> _What you will do_: Pick out every line of the records that contains the string "results", and copy each one.

> _Extracted entries_:
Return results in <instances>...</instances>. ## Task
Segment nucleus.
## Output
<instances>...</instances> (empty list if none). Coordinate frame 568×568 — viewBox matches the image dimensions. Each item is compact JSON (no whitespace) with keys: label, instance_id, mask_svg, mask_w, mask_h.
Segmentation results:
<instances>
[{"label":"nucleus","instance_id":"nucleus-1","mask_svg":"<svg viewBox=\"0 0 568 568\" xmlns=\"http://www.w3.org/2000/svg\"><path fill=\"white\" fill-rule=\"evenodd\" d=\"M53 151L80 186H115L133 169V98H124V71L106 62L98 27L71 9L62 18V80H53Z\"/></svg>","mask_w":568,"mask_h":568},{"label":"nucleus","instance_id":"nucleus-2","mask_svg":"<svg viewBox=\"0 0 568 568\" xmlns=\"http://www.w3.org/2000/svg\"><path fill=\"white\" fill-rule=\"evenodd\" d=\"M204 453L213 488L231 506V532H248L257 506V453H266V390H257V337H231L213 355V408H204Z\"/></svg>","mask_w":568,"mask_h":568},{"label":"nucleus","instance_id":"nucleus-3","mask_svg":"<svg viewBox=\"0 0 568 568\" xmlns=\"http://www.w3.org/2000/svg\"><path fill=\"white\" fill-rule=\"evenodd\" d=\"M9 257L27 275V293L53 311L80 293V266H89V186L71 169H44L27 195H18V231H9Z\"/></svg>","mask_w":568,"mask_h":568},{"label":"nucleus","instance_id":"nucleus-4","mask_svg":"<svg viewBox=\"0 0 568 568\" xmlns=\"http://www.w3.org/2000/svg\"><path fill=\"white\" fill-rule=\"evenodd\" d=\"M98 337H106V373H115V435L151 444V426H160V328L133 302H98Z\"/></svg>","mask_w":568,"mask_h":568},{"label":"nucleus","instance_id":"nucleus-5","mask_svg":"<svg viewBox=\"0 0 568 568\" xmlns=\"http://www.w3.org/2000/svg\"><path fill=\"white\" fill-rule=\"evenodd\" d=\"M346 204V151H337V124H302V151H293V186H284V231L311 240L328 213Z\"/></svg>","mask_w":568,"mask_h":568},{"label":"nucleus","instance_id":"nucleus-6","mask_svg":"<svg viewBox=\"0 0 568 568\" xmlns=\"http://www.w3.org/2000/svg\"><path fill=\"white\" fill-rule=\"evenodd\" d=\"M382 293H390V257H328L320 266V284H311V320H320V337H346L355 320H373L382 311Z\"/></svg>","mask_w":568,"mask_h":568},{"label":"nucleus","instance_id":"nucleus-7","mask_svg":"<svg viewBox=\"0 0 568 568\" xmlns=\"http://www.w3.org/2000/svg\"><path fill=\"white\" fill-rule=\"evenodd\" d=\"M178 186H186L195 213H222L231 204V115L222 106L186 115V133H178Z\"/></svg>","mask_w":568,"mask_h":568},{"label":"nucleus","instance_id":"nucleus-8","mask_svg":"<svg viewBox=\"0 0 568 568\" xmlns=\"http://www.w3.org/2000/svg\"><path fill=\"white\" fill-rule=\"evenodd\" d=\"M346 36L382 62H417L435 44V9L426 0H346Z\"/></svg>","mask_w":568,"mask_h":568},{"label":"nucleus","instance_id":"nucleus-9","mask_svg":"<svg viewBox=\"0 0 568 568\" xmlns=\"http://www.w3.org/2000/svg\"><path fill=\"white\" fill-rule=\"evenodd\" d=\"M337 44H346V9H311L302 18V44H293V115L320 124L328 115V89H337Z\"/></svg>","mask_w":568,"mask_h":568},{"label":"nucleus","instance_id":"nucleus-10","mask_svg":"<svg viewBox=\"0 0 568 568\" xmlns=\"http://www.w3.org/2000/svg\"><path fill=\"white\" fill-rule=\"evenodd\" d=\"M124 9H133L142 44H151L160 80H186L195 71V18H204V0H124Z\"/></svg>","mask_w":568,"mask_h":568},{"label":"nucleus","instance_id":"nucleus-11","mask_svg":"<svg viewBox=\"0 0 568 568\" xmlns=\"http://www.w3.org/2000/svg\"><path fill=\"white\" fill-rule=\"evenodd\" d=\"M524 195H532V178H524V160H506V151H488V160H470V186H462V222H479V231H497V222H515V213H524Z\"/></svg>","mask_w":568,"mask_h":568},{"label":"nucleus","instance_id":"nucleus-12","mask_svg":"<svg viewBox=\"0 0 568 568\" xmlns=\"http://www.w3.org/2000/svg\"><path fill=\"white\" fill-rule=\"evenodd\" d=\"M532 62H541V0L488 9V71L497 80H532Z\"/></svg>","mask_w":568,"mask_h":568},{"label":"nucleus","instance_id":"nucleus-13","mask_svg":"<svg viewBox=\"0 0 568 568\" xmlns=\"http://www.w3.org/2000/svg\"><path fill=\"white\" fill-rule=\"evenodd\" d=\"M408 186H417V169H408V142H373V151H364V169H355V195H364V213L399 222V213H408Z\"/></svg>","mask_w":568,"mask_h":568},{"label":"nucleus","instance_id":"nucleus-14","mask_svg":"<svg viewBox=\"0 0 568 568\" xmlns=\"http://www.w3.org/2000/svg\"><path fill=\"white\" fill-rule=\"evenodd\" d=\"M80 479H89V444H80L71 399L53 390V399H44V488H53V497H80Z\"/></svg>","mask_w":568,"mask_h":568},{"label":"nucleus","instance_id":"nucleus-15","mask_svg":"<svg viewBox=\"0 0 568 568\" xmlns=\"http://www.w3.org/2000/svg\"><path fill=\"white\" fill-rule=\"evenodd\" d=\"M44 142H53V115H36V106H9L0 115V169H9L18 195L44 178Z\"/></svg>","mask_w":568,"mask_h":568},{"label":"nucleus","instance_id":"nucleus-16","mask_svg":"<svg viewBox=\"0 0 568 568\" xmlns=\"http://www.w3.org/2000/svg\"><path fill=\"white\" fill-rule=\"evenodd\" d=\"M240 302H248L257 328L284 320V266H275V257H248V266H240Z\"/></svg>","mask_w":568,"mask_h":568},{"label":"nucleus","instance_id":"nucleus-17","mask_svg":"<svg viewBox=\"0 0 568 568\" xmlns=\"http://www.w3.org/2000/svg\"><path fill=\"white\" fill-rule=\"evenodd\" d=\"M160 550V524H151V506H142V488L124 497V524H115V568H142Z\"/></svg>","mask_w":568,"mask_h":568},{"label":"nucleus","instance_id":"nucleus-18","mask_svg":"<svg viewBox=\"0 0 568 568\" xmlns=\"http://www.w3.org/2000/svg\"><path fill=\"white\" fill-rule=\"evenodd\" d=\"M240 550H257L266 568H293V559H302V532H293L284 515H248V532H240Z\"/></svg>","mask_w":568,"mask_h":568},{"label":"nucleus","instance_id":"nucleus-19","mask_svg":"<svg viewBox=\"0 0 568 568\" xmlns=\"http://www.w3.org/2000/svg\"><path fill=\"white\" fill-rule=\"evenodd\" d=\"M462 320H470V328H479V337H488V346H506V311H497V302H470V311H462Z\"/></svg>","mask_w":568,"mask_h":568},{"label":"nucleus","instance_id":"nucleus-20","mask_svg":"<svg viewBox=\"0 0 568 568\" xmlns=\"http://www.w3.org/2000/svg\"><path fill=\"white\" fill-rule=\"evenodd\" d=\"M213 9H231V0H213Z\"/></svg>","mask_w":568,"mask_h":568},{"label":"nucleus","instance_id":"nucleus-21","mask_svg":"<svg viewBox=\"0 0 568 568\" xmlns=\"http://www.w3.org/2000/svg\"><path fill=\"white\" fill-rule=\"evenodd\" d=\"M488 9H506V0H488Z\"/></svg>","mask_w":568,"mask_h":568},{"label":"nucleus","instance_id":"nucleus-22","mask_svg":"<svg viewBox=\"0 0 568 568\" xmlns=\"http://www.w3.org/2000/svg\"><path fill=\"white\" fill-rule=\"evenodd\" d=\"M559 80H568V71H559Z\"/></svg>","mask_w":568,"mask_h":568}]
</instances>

> _Reply to the task_:
Return results in <instances>...</instances>. ## Task
Segmentation results:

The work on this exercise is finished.